Try it: Find the word "expression" in the listing; pull out each line holding it.

+ + +

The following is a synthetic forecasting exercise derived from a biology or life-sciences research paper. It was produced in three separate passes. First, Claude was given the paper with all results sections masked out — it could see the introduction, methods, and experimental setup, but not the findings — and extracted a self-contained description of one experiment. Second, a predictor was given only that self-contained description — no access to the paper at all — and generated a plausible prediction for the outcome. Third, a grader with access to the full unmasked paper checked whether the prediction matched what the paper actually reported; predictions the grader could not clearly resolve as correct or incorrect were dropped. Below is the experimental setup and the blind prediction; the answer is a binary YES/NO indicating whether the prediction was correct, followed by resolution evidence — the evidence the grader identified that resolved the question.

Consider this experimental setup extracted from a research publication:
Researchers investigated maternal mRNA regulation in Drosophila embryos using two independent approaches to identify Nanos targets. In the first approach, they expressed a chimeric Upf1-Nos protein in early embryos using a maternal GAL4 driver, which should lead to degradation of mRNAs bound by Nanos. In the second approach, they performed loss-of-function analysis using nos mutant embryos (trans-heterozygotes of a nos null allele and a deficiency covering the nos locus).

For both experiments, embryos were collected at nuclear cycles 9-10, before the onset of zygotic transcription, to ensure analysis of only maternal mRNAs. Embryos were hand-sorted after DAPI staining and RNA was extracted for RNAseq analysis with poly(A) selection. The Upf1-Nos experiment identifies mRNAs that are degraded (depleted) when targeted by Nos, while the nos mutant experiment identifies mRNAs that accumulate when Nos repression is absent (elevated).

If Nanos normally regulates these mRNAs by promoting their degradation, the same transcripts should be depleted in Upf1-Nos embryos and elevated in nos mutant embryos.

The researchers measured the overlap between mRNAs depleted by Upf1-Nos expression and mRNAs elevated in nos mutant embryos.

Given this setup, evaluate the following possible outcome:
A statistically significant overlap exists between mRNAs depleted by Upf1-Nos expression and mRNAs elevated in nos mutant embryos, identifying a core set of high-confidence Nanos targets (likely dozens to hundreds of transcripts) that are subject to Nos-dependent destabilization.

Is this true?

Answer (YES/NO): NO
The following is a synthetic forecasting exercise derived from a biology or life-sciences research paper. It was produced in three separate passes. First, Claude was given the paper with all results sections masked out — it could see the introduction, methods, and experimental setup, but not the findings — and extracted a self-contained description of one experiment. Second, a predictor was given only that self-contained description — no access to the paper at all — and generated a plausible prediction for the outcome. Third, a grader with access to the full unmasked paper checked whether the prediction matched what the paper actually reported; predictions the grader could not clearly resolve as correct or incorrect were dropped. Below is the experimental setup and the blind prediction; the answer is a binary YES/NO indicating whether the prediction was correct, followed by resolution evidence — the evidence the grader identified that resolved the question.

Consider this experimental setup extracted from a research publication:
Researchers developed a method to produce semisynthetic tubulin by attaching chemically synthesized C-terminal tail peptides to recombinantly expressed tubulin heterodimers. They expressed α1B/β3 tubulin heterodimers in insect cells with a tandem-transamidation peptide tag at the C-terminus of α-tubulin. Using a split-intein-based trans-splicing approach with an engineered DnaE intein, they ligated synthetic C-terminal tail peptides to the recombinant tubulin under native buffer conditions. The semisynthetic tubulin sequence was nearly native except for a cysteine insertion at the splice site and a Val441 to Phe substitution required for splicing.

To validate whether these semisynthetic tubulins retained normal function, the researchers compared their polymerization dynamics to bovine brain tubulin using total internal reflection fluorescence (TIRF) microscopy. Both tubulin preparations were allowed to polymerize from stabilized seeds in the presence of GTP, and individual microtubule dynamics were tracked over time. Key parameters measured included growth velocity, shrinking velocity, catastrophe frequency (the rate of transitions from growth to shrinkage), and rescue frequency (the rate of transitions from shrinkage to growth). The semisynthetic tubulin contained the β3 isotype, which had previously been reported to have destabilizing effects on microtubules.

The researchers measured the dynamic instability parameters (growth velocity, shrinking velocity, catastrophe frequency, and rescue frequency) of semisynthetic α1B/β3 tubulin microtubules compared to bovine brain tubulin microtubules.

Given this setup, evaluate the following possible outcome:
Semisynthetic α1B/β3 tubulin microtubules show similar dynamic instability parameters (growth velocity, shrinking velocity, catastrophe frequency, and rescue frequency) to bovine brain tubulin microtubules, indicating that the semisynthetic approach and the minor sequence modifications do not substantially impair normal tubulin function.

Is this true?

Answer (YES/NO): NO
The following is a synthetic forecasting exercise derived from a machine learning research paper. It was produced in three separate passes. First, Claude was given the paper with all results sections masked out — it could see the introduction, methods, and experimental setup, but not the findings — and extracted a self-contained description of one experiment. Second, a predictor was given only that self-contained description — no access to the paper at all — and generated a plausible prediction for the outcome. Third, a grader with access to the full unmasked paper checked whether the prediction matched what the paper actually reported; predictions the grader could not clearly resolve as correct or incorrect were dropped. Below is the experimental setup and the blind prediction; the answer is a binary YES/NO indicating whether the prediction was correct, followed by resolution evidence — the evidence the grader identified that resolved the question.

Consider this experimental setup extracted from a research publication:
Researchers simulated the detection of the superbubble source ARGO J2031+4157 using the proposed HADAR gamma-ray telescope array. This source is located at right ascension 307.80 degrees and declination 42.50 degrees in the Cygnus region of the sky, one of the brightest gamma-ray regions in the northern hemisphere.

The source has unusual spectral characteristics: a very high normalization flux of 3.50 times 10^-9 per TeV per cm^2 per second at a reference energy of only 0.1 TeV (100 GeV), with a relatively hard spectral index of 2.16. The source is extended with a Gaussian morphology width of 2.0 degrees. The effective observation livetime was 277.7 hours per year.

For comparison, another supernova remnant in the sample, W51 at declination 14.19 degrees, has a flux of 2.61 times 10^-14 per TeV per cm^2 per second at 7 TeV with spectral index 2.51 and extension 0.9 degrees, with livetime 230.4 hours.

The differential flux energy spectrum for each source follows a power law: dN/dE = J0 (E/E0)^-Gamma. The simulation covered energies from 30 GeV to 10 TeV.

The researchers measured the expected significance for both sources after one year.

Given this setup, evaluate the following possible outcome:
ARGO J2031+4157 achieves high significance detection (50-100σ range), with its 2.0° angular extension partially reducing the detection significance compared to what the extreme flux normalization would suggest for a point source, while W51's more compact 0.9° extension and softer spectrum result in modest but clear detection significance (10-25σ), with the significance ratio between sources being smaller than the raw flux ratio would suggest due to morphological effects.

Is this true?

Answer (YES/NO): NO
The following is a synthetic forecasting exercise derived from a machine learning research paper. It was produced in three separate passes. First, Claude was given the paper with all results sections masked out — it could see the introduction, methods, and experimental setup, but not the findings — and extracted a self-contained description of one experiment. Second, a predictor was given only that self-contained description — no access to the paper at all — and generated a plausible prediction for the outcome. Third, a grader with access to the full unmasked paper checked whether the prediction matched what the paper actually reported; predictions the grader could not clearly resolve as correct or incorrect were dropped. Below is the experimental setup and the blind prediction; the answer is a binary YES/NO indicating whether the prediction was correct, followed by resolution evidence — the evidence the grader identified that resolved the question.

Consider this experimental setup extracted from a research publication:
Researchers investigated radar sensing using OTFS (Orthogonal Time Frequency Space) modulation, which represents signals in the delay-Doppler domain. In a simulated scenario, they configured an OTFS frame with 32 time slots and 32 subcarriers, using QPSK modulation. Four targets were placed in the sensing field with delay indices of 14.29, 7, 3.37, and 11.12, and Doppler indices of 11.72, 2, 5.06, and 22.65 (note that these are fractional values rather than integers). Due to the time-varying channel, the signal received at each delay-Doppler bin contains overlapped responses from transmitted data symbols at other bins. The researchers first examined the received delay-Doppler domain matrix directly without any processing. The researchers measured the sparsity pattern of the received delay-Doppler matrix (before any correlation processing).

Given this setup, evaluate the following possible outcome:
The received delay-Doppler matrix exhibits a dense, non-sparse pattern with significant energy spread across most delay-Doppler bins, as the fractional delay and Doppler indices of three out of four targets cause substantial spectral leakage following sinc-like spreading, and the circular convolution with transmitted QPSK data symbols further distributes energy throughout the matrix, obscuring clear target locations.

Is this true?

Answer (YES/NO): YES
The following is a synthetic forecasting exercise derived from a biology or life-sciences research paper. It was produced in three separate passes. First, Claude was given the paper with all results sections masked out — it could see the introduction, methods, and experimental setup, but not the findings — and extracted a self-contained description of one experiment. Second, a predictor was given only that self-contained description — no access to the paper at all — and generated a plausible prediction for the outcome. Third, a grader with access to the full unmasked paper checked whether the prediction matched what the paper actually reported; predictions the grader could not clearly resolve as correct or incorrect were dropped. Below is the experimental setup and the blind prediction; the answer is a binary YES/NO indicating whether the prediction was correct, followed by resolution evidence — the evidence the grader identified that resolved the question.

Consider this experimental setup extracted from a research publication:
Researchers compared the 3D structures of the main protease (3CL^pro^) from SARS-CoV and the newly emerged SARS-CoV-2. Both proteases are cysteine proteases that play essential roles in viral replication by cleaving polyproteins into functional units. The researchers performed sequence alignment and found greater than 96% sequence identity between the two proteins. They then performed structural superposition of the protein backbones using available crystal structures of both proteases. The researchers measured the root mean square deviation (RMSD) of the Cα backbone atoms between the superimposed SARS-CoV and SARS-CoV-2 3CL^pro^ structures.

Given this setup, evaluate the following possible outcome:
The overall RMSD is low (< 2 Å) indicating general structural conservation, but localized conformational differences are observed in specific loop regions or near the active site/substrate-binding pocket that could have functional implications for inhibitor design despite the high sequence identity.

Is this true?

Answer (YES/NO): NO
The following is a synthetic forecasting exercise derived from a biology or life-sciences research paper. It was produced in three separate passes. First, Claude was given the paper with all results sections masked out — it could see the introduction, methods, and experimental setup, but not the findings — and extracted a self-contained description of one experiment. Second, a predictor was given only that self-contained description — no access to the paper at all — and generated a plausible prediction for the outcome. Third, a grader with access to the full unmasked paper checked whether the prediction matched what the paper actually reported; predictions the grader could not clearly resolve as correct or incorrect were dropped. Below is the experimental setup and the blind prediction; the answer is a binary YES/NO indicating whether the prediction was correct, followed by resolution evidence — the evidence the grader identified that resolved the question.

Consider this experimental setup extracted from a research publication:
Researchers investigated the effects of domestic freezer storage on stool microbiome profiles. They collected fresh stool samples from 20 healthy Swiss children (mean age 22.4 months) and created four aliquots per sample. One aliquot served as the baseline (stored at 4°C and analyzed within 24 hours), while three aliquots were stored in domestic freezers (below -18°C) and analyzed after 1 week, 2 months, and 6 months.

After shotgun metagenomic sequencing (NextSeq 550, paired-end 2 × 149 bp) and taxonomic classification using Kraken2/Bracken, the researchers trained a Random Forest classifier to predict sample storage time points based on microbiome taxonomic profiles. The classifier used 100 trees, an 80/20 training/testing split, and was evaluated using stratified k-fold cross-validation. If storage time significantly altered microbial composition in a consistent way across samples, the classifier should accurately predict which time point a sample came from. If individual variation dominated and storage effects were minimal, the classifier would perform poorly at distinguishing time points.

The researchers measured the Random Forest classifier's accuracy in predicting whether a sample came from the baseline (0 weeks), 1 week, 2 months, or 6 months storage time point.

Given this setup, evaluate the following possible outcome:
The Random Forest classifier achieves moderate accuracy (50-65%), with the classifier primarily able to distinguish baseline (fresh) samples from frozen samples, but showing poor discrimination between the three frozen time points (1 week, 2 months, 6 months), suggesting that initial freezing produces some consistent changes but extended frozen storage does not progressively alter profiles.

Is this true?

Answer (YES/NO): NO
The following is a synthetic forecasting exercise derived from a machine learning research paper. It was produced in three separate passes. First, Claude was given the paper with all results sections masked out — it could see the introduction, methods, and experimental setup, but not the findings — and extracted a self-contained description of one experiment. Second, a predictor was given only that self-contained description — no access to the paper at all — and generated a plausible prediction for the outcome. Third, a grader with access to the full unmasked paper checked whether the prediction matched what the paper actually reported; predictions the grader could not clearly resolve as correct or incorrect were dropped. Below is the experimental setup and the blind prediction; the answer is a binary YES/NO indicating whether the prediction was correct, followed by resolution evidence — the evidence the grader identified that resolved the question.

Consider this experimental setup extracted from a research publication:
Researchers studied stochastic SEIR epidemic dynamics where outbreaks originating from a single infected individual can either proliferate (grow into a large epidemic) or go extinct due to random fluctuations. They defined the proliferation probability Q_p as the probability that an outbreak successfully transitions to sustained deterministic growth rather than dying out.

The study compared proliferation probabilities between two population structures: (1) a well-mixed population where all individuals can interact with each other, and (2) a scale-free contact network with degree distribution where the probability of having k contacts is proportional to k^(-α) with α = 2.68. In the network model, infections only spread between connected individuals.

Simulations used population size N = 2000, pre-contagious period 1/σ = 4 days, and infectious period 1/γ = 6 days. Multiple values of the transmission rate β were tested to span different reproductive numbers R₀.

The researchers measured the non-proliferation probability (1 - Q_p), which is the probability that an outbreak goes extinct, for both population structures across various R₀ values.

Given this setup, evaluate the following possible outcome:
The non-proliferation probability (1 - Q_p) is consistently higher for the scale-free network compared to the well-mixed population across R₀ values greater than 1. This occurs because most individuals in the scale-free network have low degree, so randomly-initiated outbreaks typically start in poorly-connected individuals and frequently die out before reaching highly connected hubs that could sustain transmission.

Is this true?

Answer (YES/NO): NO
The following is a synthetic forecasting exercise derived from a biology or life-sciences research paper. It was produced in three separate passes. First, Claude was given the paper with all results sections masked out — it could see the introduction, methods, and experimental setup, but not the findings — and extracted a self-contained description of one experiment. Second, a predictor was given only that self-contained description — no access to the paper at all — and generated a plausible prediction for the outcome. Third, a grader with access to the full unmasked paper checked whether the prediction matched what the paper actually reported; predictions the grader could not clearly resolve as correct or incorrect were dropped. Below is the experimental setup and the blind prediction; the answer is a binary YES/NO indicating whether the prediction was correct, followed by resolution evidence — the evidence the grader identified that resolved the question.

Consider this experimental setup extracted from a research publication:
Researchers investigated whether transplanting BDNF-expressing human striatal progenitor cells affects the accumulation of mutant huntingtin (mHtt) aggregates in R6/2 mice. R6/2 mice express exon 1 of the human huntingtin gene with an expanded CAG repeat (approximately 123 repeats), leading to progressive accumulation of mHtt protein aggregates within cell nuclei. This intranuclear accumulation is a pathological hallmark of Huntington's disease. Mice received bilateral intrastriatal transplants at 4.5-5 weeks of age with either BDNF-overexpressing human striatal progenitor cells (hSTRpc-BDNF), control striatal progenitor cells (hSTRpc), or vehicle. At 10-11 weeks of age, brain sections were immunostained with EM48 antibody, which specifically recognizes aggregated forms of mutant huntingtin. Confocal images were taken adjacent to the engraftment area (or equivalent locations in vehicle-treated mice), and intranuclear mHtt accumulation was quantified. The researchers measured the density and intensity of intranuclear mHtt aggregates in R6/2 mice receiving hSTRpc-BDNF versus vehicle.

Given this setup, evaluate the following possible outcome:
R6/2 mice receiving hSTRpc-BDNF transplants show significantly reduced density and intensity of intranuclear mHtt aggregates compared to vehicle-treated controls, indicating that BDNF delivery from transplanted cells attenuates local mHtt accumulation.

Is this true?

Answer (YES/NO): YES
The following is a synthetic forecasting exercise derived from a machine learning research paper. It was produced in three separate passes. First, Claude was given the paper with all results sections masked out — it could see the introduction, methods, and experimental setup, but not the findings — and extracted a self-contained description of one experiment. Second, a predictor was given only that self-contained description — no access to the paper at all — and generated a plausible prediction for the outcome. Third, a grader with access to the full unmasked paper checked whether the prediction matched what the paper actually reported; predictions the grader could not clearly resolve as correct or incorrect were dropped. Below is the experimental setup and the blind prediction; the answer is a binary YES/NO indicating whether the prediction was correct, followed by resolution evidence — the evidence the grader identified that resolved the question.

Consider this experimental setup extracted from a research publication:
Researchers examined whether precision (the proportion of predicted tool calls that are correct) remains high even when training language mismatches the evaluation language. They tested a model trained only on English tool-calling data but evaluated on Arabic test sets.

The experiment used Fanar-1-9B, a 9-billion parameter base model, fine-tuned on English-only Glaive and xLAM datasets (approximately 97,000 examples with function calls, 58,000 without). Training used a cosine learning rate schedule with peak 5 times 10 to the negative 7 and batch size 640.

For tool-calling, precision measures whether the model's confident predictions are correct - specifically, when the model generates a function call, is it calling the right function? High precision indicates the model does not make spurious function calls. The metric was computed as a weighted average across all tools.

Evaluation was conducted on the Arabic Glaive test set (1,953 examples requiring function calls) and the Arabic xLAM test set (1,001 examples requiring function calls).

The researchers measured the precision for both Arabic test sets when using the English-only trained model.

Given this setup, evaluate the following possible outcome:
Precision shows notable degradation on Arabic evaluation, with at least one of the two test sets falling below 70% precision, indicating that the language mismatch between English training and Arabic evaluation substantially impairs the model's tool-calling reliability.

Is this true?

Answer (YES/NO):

+ + +

Result:
The researchers measured the overlap between mRNAs depleted by Upf1-Nos expression and mRNAs elevated in nos mutant embryos.
A statistically significant overlap exists between mRNAs depleted by Upf1-Nos expression and mRNAs elevated in nos mutant embryos, identifying a core set of high-confidence Nanos targets (likely dozens to hundreds of transcripts) that are subject to Nos-dependent destabilization.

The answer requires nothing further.